Preventing Normal Map Baking Errors and Ugly Seams, Part 1/5
13. To harden UV edges automatically, use this MEL script.
Simply go to object mode, click on your mesh, and run the
script. Credit goes to Jonathon Stewart for making it.
You can copy it here:
http://jonathonstewart.blogspot.com.au/2012/10/script-harden-edges-of-all-uv-borders.html
Preventing Normal Map Baking Errors and Ugly Seams, Part 2/5
14. • The next thing we must do is to make a cage for baking in xNormal. To do that, we first duplicate the low-poly mesh, put it in a
separate layer, and give it a transparent material to make things easier. This will become your cage for baking your normal map.
• Next we go to Move Tool Settings and change the axis orientation to “Normal”. Then we select all the vertices on the cage layer and
pull on the “N” of the manipulator to make this mesh slightly cover the original low poly mesh (As seen in the first image).

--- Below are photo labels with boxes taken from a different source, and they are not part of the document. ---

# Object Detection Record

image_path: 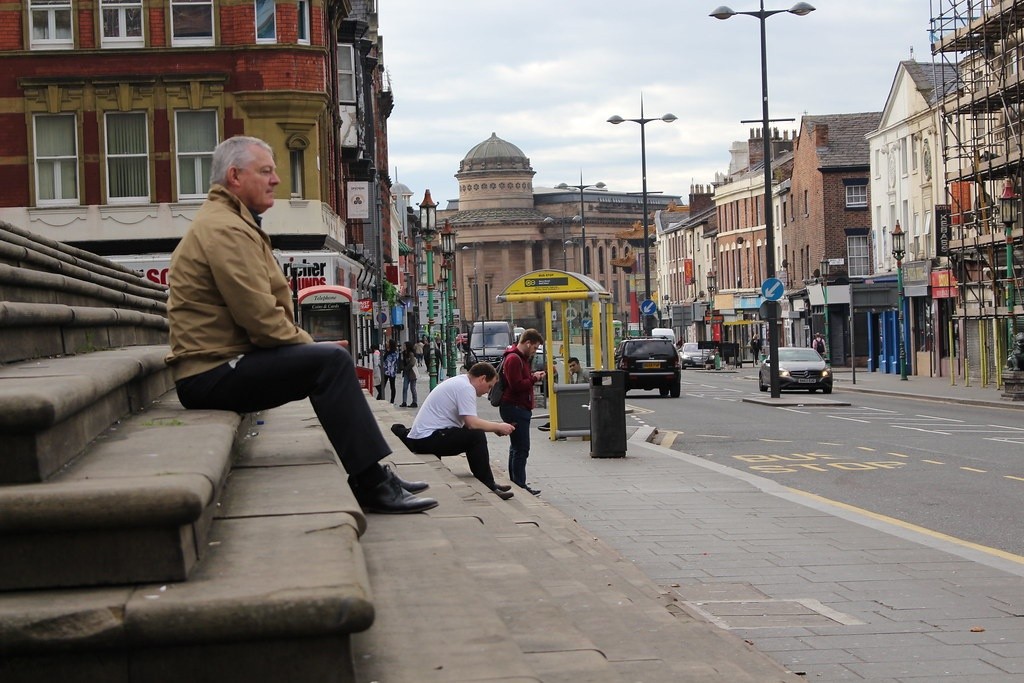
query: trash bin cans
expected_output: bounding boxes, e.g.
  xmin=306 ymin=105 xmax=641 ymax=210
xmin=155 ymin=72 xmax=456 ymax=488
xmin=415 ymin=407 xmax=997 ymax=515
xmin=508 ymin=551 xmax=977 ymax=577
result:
xmin=590 ymin=370 xmax=630 ymax=459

• Now we can export the low poly, high poly, and the cage as an obj and plug it into xNormal. Finally we can press Generate Maps to
make the Normal and AO maps.
Preventing Normal Map Baking Errors and Ugly Seams, Part 3/5
15. • Using Marmoset Toolbag, we quickly check to see if there are any baking errors. UV seams are gone once I plug in
the normal map. Everything seems to check out.
• If the normal map looks bad, but you have followed all the previous steps properly, chances are the Y channel is
flipped. Make sure you test flipping the Y channel before you go looking in the wrong places for answers.
• We are now ready to bring this into Substance, Quixel, or Mari to texture.
Preventing Normal Map Baking Errors and Ugly Seams, Part 4/5
Lowpoly + Normal MapLowpoly only Lowpoly + Normal Map + AO
16. • If you have some details that are skewed in your normal maps, simply add more geometry onto the area that is
giving you problems.
• Most of the time you won’t have to worry about this unless it’s a hardsurface model.
Preventing Normal Map Baking Errors and Ugly Seams, Part 5/5
Credit for these images goes to Earthquake
17. • At this stage, it is up to you to decide how
you want to create textures, whether it be
just photoshop, mari, substance, or
something else.
• In this case, I plugged it into Quixel and just
used a Smart Material as a base and to see
how it interacts with the maps.
Ready for texturing
18. Of course there is a lot more room for improvement and optimization. However this shows the potential of
photogrammetry and how quickly you can produce results.
19. • This is mostly important for Hardsurface models.
• Often times, on someone’s high poly model, there will be
someone that doesn’t smooth the edges enough because they
don’t consider viewing the model from afar as much.
• Take into account how far away the viewer will see the model
for determining how soft the edges are.
• On the left, the models edge is jaggy, and the effort done to
create that subtle soft edge and normal map is wasted when
viewed a bit further away.
• From afar, you can barely see the smoothness of the right
model, but a bunch of small changes can make a big difference.